Saturday, August 11, 2012

The Geography of Bliss: One Grump's Search for the Happiest Places in the World
written and read by Eric Weiner

Have you ever wondered where the happiest places on Earth happen to be? The author (like myself) tends to lean more towards “unhappy,” and for this reason, Eric Weiner (former journalist for NPR) wanted to undertake this adventure of finding the happiest places in the world and discovering their secrets. Weiner’s trip started in the Netherlands with Dr. Ruut Veenhoven’s “Database of Happiness” at Erasmus University Rotterdam. There he discussed the science of happiness with Dr. Veenhoven, and he found out the different scores of happiness for the countries of the world.  

Switzerland: Weiner learned that “envy” is the enemy of happiness, and that the Swiss seem to have found happiness in contentment

Bhutan: Weiner learned that happiness comes from looking at your life realistically (not dreaming too big, so as to not be too disappointed), and that contentment can come from small things (such as saving a beetle that falls onto it back).

Qatar: Weiner learned that money definitely cannot buy happiness, and that a country needs something to unite them (such as a shared culture like Iceland).  

Iceland: Weiner learned that failure (or at least no fear of it) is something that can lead to happiness, and that a love of their language and culture has united and inspired the people of Iceland.

Moldova: Weiner found out that this is the unhappiest country, so he visited Moldova to gain some perspective (he also needed some time on the other side). He found out that there are lots of reasons why Moldovans are unhappy (poverty, envy, corruption, distrust, powerlessness, and a lack of singular culture for the people), and the author was actually happy to get away. Interestingly enough, the people were all happy about their fresh fruits and vegetables.

Thailand: Weiner found that the answer to happiness and unhappiness may lie in the amount of thought that you give to happiness. Thai people are more focused on living happily than wondering why they are happy. Weiner thought there was a lot of merit to this way of thinking. The Thai people also explained that they do not take things too seriously. Bad things happen, but there will be good things that come, too.
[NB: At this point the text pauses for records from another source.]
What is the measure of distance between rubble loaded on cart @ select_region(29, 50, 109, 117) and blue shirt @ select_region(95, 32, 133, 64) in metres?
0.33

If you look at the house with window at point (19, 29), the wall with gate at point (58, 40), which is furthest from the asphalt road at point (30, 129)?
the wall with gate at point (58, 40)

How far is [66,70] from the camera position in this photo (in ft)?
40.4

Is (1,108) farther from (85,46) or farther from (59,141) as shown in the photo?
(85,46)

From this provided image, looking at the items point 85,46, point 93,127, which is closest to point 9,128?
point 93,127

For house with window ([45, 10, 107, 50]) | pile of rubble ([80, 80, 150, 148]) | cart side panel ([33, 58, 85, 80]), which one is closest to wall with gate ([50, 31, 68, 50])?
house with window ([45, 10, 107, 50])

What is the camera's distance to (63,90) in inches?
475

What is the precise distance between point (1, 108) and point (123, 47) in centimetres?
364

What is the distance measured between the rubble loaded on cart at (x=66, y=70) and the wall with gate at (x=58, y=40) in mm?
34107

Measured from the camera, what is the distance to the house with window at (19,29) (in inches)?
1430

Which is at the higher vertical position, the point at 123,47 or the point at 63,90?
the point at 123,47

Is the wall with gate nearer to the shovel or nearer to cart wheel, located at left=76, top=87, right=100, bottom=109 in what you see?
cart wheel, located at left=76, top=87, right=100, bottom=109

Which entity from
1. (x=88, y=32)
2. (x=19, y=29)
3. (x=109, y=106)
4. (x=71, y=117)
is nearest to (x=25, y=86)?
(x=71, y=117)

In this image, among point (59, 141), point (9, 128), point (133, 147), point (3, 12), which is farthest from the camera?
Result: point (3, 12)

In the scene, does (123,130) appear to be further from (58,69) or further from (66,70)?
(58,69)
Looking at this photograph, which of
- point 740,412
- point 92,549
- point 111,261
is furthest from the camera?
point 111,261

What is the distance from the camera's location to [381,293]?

Great Britain: Based on their results from the database, Weiner learned that the British were relatively happy, but the man at immigration was not so convinced (he was, instead, suspicious). Great Britain is a country that looks down on self-help books and therapy as a sign of weakness. Keeping “a stiff upper lip,” does not seem conducive to happiness, but Weiner was ready to persevere. Weiner decided to visit the town of Slough, known for its unhappiness, and met with the individuals who had taken part in the “Making Slough Happy” BBC series. What he found out from the people who had participated was a very simple lesson, “home is where the heart is” (or you are happiest where you feel you belong).

India: India is in not one of the happiest nations, but Weiner decided to visit there as part of the experiment. Weiner learned that in India, the people are okay with something being two things that are contradictory to one another. Things can be both good and bad at the same time, and that is okay. People in India also focus on living in happiness now, rather than worrying about it later.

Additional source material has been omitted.